Gli Usa si preparano all’invasione delle cicale COMMENTA  

Secondo gli esperti, un episodio di tale entità capita una volta ogni diciassette anni. L’invasione delle rumorose cicale previsto sulla costa est degli Stati Uniti nei prossimi giorni non è dovuto né all’inquinamento, né tanto meno ai cambiamenti climatici. Piuttosto, è la conseguenza del ciclo di vita di tali insetti, che per certi versi è davvero bizzarro. Dopo essersi accoppiate, le cicale depongono le uova sugli alberi. Le vecchie cicale sono destinate a morire, mentre le larve cadono a terra e cominciano a costruire la tana alle radici dell’albero. Per diciassette anni le cicale resteranno sotto terra, nutrendosi di radici.
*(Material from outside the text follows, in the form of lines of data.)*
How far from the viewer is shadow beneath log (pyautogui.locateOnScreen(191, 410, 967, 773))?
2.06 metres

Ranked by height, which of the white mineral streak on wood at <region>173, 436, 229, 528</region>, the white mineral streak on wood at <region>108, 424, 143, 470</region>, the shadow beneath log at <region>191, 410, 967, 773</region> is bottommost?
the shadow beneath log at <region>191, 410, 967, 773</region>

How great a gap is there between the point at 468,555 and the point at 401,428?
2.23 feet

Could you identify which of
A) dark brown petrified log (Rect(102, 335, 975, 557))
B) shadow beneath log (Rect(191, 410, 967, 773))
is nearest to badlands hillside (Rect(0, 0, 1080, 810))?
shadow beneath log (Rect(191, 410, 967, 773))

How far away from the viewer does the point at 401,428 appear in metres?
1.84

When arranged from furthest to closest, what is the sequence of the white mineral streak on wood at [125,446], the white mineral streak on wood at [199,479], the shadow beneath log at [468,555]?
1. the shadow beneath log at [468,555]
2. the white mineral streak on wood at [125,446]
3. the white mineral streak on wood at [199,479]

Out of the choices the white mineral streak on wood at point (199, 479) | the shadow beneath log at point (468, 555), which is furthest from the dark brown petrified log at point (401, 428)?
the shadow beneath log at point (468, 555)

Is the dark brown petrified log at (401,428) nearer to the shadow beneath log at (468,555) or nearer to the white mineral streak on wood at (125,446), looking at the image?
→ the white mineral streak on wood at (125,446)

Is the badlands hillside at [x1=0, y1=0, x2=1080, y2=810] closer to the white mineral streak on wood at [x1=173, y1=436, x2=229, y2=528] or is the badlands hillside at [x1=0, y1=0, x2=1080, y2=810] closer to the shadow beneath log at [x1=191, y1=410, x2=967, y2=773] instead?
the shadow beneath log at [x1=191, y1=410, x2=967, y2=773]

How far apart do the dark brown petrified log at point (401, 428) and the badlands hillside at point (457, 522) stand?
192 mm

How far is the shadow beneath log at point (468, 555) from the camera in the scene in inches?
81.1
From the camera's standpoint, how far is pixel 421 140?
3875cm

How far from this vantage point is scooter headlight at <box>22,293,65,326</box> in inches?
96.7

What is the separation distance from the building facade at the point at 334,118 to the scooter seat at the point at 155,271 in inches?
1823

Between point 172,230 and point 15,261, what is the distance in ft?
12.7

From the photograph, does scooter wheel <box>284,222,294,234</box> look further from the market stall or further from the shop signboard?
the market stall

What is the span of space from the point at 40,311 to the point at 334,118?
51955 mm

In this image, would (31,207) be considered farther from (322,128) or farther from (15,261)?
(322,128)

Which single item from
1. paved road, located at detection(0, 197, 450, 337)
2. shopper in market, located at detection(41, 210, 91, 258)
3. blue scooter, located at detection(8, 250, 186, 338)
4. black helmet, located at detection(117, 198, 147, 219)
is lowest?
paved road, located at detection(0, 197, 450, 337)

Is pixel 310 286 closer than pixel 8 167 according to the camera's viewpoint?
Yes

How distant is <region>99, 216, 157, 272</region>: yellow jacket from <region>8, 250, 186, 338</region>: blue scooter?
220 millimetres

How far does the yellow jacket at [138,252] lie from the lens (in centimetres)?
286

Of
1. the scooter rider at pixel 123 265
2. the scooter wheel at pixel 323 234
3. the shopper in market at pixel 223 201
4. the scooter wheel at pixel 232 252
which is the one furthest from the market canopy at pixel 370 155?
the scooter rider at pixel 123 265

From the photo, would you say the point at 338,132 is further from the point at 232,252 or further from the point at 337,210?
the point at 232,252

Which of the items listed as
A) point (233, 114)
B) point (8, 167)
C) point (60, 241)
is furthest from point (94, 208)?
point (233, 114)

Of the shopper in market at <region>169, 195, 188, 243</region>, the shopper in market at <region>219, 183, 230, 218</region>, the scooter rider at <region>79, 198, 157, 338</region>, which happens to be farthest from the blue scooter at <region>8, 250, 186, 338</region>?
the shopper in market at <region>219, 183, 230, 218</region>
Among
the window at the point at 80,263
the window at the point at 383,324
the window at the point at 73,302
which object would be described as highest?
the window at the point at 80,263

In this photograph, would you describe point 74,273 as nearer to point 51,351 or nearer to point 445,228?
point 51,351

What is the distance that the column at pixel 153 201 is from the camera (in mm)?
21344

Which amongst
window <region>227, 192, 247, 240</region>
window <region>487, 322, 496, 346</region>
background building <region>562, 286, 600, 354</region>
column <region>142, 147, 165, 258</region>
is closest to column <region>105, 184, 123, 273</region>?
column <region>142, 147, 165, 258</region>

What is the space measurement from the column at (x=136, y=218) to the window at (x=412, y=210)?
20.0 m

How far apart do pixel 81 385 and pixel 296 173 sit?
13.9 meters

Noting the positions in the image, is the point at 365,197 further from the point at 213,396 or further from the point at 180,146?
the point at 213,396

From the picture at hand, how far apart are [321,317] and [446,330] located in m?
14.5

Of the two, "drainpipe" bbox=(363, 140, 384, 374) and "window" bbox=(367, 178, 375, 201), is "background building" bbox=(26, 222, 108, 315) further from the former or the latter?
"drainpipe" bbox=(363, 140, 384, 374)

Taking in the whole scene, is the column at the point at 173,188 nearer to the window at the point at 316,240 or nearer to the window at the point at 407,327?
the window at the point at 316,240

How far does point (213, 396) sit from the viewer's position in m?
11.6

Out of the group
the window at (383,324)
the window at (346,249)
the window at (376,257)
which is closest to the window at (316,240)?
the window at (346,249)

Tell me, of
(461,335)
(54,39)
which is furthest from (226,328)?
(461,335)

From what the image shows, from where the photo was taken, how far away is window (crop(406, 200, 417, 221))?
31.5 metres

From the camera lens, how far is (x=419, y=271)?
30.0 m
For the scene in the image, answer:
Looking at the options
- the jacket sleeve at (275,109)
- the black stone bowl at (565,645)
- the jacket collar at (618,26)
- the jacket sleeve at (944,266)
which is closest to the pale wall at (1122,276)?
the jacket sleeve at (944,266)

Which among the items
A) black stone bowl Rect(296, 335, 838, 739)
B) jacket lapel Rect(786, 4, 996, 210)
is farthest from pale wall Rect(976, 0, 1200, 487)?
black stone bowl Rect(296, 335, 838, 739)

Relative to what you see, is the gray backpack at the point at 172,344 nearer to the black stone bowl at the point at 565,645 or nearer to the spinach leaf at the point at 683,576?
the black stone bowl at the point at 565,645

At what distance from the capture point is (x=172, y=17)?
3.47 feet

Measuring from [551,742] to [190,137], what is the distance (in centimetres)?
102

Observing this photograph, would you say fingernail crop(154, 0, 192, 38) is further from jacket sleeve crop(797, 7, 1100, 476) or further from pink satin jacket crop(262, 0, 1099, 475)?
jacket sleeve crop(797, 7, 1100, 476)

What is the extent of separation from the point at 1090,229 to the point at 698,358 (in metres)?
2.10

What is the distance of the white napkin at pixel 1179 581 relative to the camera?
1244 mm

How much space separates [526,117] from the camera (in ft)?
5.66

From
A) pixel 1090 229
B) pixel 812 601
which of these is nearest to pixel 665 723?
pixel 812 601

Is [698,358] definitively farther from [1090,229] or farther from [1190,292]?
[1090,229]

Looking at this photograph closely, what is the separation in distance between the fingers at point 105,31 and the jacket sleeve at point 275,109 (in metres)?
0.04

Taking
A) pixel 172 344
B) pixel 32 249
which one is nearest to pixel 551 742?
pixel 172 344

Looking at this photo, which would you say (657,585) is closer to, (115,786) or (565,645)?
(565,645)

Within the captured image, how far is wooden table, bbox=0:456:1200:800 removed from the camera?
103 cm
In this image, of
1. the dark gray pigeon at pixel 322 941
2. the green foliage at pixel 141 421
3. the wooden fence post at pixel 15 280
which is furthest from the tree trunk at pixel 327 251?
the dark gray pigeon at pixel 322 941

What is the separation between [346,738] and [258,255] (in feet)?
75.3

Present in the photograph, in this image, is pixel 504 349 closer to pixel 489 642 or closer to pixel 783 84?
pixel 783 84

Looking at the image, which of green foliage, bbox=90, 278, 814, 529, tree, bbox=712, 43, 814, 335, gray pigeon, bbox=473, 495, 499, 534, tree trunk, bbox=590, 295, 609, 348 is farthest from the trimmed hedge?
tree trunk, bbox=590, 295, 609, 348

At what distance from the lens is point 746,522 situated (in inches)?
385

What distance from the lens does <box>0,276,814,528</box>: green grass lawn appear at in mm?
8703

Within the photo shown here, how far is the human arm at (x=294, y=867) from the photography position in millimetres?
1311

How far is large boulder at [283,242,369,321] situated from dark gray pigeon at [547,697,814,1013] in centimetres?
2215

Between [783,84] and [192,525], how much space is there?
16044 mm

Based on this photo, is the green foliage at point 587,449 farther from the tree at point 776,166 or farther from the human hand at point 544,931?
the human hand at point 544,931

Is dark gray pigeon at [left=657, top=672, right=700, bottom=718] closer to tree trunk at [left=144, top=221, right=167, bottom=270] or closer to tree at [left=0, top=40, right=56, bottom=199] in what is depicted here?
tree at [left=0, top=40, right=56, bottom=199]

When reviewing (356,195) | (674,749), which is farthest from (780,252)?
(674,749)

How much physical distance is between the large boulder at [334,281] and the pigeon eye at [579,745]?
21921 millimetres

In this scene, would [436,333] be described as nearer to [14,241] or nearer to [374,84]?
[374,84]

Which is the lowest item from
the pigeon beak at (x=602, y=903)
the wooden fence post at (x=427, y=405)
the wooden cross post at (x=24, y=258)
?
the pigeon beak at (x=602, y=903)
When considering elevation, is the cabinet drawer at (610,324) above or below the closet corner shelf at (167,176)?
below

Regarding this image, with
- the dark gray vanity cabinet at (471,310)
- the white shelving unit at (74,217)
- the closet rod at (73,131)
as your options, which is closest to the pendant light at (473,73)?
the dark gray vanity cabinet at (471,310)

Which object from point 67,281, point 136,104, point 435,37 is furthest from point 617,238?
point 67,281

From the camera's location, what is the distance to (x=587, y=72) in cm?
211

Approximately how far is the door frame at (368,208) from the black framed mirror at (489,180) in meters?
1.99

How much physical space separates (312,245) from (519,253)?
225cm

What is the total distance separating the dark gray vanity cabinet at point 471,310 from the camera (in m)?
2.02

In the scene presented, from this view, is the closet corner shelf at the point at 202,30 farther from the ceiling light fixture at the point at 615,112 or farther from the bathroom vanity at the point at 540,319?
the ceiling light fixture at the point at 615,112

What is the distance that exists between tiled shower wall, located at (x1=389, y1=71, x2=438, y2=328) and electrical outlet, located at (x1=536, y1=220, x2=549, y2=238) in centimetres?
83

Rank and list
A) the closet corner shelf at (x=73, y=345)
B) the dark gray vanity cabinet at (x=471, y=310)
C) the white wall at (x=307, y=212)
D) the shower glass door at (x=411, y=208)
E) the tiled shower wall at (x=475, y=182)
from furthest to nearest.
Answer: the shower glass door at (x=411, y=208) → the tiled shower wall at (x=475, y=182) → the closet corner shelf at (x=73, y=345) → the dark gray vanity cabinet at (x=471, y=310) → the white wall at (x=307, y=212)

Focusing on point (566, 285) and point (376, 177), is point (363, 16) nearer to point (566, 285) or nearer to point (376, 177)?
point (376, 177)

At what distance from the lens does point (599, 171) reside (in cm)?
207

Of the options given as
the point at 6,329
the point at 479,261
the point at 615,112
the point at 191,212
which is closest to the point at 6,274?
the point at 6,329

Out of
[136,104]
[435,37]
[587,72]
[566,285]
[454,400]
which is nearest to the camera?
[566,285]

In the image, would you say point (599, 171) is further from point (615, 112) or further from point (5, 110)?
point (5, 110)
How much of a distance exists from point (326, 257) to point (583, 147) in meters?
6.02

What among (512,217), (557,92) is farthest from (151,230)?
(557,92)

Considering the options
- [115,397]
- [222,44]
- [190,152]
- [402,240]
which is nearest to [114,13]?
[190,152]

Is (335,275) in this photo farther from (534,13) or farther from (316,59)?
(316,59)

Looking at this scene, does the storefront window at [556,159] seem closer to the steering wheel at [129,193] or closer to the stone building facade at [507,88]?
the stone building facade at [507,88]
Essendo arrivata la temperatura mite, è il momento in cui miliardi di nuove cicale lasciano la terra per cominciare a riprodursi. Migliaia di “ninfe”, ossia giovani cicale, sono emerse dalla terra per volare e frinire con l’obiettivo di attirare il partner con cui riprodursi. Lo sfregamento delle ali provoca il caratteristico suono che è facile sentire nelle calde mattine d’estate. Pare che questa specie di “cicala periodica” si riproduca ad un ritmo impressionante, per  questo è atteso un vero e proprio “Swarmageddon”.